:: What needs to be done ::
Can you sum up the nftables excerpt in two sentences?

:: Given text ::
Also note that it's not really a "virtual machine" comparable with java, this is how the developers actually describe it

    In a nutshell, nftables provides a pseudo-state machine with 4 general
    purpose registers of 128 bits and 1 specific purpose register to store
    verdicts. This pseudo-machine comes with an extensible instruction set,
    a.k.a. "expressions" in the nftables jargon. The expressions included
    in this patch provide the basic functionality, they are:
    
    * bitwise: to perform bitwise operations.
    * byteorder: to change from host/network endianess.
    * cmp: to compare data with the content of the registers.
    * counter: to enable counters on rules.
    * ct: to store conntrack keys into register.
    * exthdr: to match IPv6 extension headers.
    * immediate: to load data into registers.
    * limit: to limit matching based on packet rate.
    * log: to log packets.
    * meta: to match metainformation that usually comes with the skbuff.
    * nat: to perform Network Address Translation.
    * payload: to fetch data from the packet payload and store it into
      registers.
    * reject (IPv4 only): to explicitly close connection, eg. TCP RST.
    
    Using this instruction-set, the userspace utility 'nft' can transform
    the rules expressed in human-readable text representation (using a
    new syntax, inspired by tcpdump) to nftables bytecode.

krakensden · on Jan 20, 2014

I don't even think this is the first vm in the networking part of the kernel.

:: Provided material ::
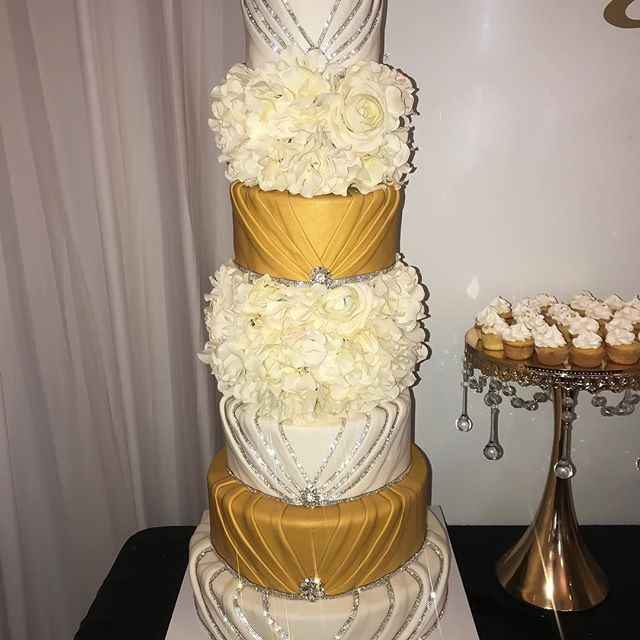 My dream wedding cake...for $1,000K  :-( 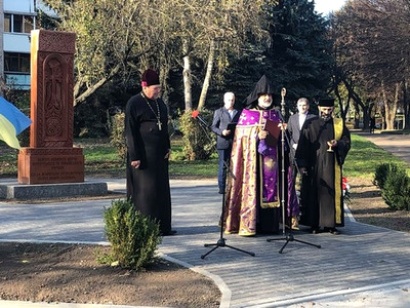 Ուկրաինական Ռիվնե քաղաքում տեղի է ունեցել հայ և ուկրաինացի ժողովուրդների անմեղ զոհերի հիշատակին նվիրված խաչքարի հանդիսավոր բացումը. ՖՈՏՈՌԵՊՈՐՏԱԺ, ՏԵՍԱՆՅՈՒԹ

:: Problem solution ::
The developers describe nftables as a pseudo-state machine with four 128-bit general-purpose registers, one register for verdicts, and an extensible instruction set of "expressions" such as bitwise, cmp, counter, log, nat, and payload. With these, the userspace utility 'nft' turns rules written in a new tcpdump-inspired syntax into nftables bytecode, though one commenter notes it isn't really a "virtual machine" comparable with Java and another doubts it is the first VM in the kernel's networking code.